The way he said that last word, obsessing, made my skin crawl, half with horror and half with excitement.
Because yes, of course he was right. I was obsessed. I hated myself for it, but how could I not be?
Calvin Solar wanted to marry me and get me pregnant.
That would change my life.
I didn’t know if that was a good thing or not.
He grabbed my arm and stopped walking. His grip was tight and on the edge of painful. Several girls standing nearby stared as Calvin leaned closer. For a second, I thought they might be coming over to help—but no, they whispered to each other and looked like they were jealous, like they wished Calvin would manhandle them and invade their personal space.
This whole place was insane.
“Get off me, Calvin.” I stared into his perfect blue eyes, and he stared right back.
A little smile formed on his lips.
“Give me your answer. Will you marry me? I’ll give you whatever you want, Robyn. But I think we both know what you need.”
“I don’t need you, if that’s the implication.”
“Your father. Did you know men would kill for a few thousand dollars in the commissary? It’s all about having the right connections.”
His words sent a cheap thrill into my guts.
My father, shivved to death in prison.
I didn’t hate the idea. The bastard deserved it and worse.
But the price was too high.
The price was everything.
All of me.
“I don’t care what you can do.”
“Is that a no?”
“I don’t know what it is.” I should’ve turned him down, flat out. And yet I couldn’t speak the words.
He moved closer, hand tightening. “I’m going to Europe for a business trip. I want you to come with me.”
I would’ve laughed if his fingers weren’t biting into my flesh. “I’m not going anywhere with you. You’re hurting me.”
His grip didn’t lessen. “I’m leaving for Riga on Friday and returning on Monday. You’ll have to miss those classes, but I think you can afford it.”
“Riga? What business?” I shook my head, glaring.
“Riga is in Latvia. You’ve heard of it?”
“Don’t be a condescending prick.”
Another ghostly smile. “We’re l
eaving Friday afternoon. I’ll pick you up.”
“I’m not going.”
He sighed. “Don’t make this difficult.”
“Calvin. Listen to me.” I wrenched my arm away and took a step back, desperate to put some space between us. When he was that close, I found it hard to think. “I’m not going to Europe with you.

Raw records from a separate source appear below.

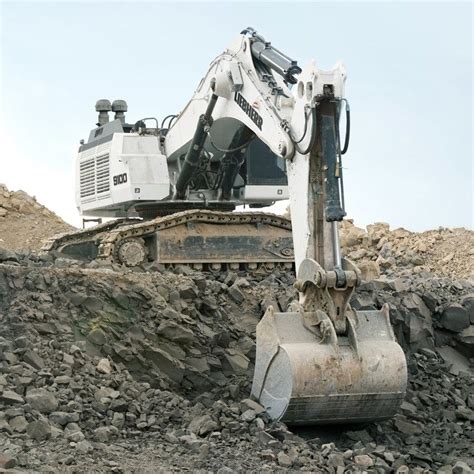 Pelleteuse Lourde R G Liebherr Excavators Sur Chenilles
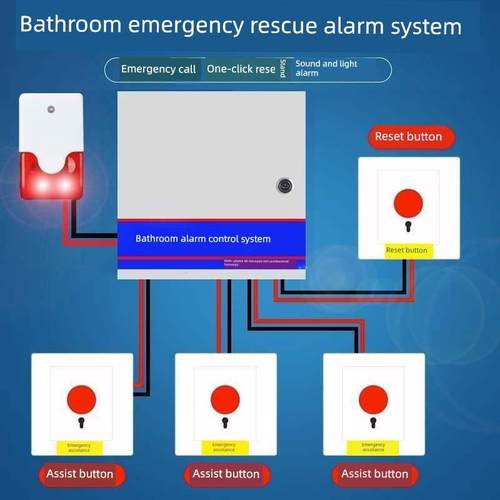 残卫求助报警系统无障碍残疾人卫生间呼叫报警器紧急求助救控制器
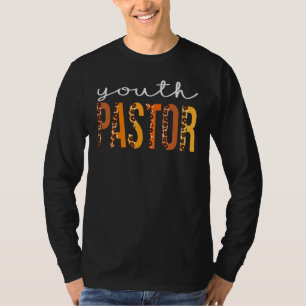 Jugendpastor Leopardengruppe Cute Fall Herbst Dank T-Shirt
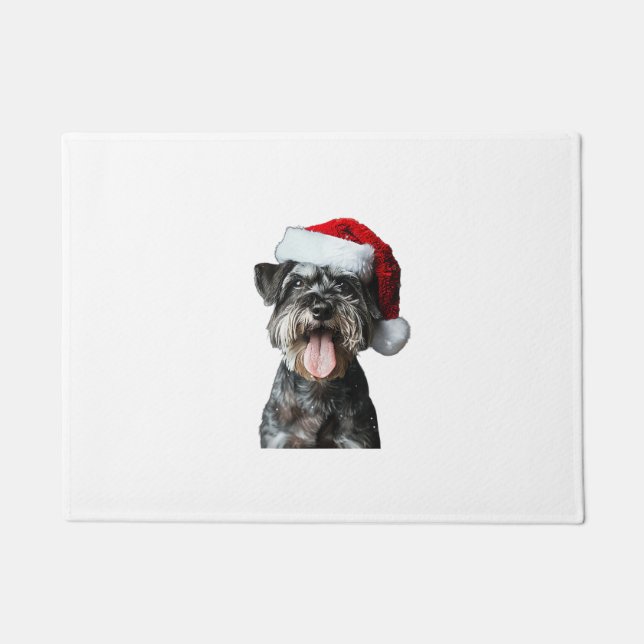 Tapete Miniatura Schnauzer Natal (Frente)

I’m certainly not leaving this Friday. And I’m not marrying you.”
“Is that your final answer?” His eyes burned with something I couldn’t identify. Rage? Passion? Desire? All of the above, and more.
“I’m not going to Europe with you,” I said, my voice softer. “Just leave me alone, okay? Stop writing me letters.”
“So you’ve been reading them.”
“Of course I have. But that doesn’t mean—”
“Then you understand.” He came closer. I backed into a bench and almost sat down. “I’m going to have you, Robyn. It can be now, or it can be later, but I’m persistent and I know what I want. You don’t need to make this difficult.”
Anger flared then. He didn’t know a damn thing about me. Just because he was friends with my cousin didn’t mean he had a right to me. He couldn’t claim me, steal me, take me.
I had control here.
“Go to hell. Stop sending me letters. Stop following me around. I’m not playing your stupid, twisted game.” I shoved past him, heart racing wildly.